[waug] Obstacles to Browser and system performance

From: incerti auctoris <incertia@xxxxxxxxxxx>
To: <waug@xxxxxxxxxxxxx>
Date: Mon, 17 Dec 2007 17:23:39 +0000
In reference to questioning between Robin (me), Ian, Moss, and Derek at
the last meeting:

(Please correct any mistakes/misquotes I may have made!)


Browsers - Why do slow PCs have a fast Browser,
           while fast RO machines have a slow one?

           .- .------------------------------.
 Text      :  | http etc low-level protocols |
 Browsers -:  |------------------------------|
 only      :  | IMG        | HTML, CSS,      |
           :  | decode     | javascript, etc |
           '- |------------------------------|
              | DOM                          |
              |------------------------------|
 Fig. 1       | Render (Ordering then        |
              | displaying little boxes)     |
              '------------------------------'


BROWSER COMPONENTS

Fig. 1 shows the basic components of a www Browser.
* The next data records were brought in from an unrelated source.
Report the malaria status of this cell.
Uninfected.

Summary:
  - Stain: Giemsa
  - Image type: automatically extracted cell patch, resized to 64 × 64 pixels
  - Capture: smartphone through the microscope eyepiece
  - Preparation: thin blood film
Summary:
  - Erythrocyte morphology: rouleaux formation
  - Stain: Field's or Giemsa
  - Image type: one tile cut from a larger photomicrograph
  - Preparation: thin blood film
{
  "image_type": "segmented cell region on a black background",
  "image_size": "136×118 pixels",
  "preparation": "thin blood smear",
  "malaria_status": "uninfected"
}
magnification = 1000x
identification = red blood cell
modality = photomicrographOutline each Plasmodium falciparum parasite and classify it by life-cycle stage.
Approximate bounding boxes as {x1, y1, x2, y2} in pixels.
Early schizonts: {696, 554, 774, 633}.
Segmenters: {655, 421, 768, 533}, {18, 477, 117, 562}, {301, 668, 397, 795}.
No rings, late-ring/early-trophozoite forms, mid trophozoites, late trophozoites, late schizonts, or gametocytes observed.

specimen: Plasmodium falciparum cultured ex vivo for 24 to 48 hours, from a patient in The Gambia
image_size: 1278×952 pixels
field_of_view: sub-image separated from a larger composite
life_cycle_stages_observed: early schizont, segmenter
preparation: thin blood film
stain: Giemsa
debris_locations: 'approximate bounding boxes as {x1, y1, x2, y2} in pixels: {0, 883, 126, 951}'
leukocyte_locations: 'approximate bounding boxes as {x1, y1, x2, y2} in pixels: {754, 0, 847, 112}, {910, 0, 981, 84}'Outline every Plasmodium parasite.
The bottom two
parts are not used by text-only browsers (mentioned as a fast option).

I know there is no problem with the low-level protocols, and that they
are now built into RO and easier to configure than MsWindows (as if
anything could be more obscure).

Anything more than simple HTML without the CSS/javascript requires the
abstraction of a DOM (Document Object Model), prior to rendering, and
possibly afterward for interaction.

The final display is mildly complicated by the need to sense active
regions so that what is clicked/selected can be related to hyperlinks
and/or CSS/js rollovers.

The rendering split's into two parts:

 1. Determining back-and-forth the widths of "little boxes", then
    sorting them into order. Boxes vary from bottom-level primitives
    (individual characters and graphic images), top-level primitives
    (the BODY element), and containers (DIV and similar).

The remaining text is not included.